As you know I've been spending a lot of time in Monmouth and Ocean counties lately, spreading the common sense mission to support our vast small business community. As my wife Jodi and I make our way around the state, we've been really fortunate to meet some outstanding people who are working tirelessly to build a business against the odds in the Garden State.
High corporate taxes, high-income taxes, massive regulations inhibiting growth, rising Biden-inflation, and a lack of skilled workers all contribute to our worst-in-the-nation business rating. In order to turn New Jersey around there are some key policy points that need to be enacted.
First of all, let's cut the corporate business tax in half. Currently, it's at 11.5% with 2.5% of that as a surcharge set to expire. Let's go further and cut the tax in half for businesses required to pay 4.5% will take us under the tax rate in PA and make NJ businesses more competitive.
Then let's reduce it to ZERO for businesses with only a handful of employees. Remember, history shows that when taxes are cut, we see a surge in economic growth and government revenue goes up. We saw the positive results of the economic growth stimulated by the tax cuts in 2001 and 2003.
We've seen it over the past few decades with capital gains tax cuts as well. When government encourages growth by cutting taxes, revenues rise. It's actually that simple.

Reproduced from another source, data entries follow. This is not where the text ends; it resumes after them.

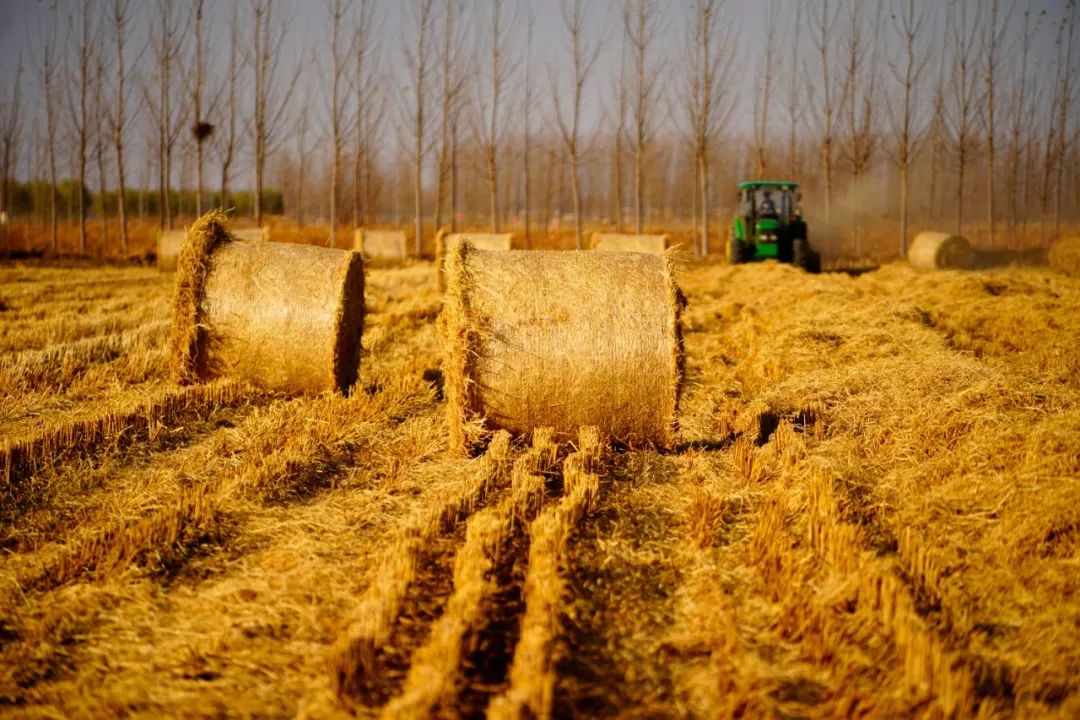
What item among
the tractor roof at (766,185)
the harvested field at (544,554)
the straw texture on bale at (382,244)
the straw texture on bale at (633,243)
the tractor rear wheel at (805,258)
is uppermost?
the tractor roof at (766,185)

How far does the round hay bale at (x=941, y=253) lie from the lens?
24.0m

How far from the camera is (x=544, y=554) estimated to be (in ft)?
10.7

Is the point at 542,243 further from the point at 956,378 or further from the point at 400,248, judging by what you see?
the point at 956,378

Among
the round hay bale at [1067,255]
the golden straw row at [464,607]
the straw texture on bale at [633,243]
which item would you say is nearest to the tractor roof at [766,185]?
the straw texture on bale at [633,243]

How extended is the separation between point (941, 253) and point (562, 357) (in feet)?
75.8

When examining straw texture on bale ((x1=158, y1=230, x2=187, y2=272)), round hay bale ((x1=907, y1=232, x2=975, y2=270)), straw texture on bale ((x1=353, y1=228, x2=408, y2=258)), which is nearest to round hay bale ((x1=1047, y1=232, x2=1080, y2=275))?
round hay bale ((x1=907, y1=232, x2=975, y2=270))

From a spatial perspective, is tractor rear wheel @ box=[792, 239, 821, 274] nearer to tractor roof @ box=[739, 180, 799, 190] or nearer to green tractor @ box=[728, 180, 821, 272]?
green tractor @ box=[728, 180, 821, 272]

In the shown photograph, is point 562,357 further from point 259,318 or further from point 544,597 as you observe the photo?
point 259,318

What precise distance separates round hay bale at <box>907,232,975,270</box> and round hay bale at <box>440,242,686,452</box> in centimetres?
2195

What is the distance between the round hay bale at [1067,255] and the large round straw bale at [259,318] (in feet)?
66.4

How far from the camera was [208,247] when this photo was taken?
22.2ft

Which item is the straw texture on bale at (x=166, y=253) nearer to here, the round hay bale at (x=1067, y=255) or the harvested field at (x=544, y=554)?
the harvested field at (x=544, y=554)

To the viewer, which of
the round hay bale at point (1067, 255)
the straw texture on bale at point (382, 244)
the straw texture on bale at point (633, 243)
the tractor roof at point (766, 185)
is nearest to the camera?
the straw texture on bale at point (633, 243)

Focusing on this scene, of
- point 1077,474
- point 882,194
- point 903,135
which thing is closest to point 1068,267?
point 903,135
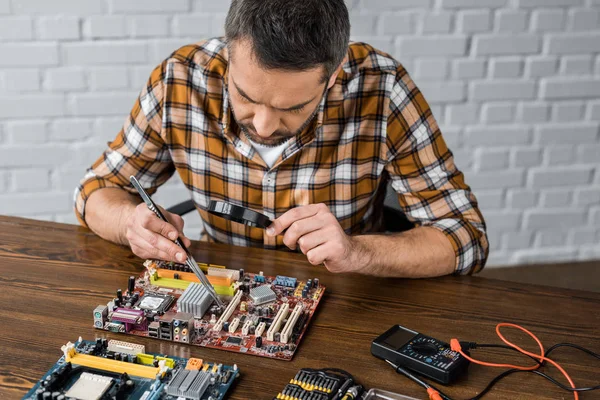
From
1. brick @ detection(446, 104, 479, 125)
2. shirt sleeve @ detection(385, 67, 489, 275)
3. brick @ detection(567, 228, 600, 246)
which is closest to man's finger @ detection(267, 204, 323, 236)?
shirt sleeve @ detection(385, 67, 489, 275)

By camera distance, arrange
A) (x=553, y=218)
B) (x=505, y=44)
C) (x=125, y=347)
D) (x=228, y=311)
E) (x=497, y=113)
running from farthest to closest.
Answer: (x=553, y=218) → (x=497, y=113) → (x=505, y=44) → (x=228, y=311) → (x=125, y=347)

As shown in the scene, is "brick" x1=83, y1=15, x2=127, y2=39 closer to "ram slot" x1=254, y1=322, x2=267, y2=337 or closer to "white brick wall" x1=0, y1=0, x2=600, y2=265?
"white brick wall" x1=0, y1=0, x2=600, y2=265

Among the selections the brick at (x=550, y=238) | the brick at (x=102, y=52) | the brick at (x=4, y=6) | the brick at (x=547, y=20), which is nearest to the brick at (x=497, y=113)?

Secondly, we need to create tax incentives for both employees and businesses to encourage recruiting out of high school. How many kids are steered to attend college, and go into six-figure debt with little or no prospect of a decent-paying job? Why not offer sponsorship for trade schools to offer low-cost loans and credits toward the loan for those who are successful?
Third, we need to revamp the Department of Education to focus on alternatives and opportunities for high school juniors and seniors. Let's end the woke propaganda that dominates the discussion in schools and roll out financial literacy, agriculture studies, and what I call, "employment literacy". Plainly, we need to create a new dialogue that shows kids and parents it's OK and in many cases preferable to skip college.
Fourth, we should stop all subsidies for NJ higher education and put that toward trade schools, micro-schools, and apprentice programs. I'd start by taking back the BILLION dollars that Rutgers is wasting every year.
Our stop yesterday was in Howell, Monmouth County, where Jodi and I met many great people, including Sujal and Jyoti Wadhia who own the Salon Professional Academy of Howell.
I had a chance to speak to the group that assembled for our "common sense" town hall and many of the students embarking on their new careers. They offer training and certification in cosmetology, hairstyling, skin care, barbering, manicuring, and Make-up Designory.
The location is perfect, the opportunity for young people is limitless and the business owners are two of the nicest people we've met on the trail.
It's time to push New Jersey policymakers to prioritize businesses like this and stand up for the largest single employer in our state: small business.
In New Jersey, we have more than 900,000 small businesses employing nearly TWO MILLION people. We need government policy to encourage growth among these businesses and stimulate more hiring to help them thrive.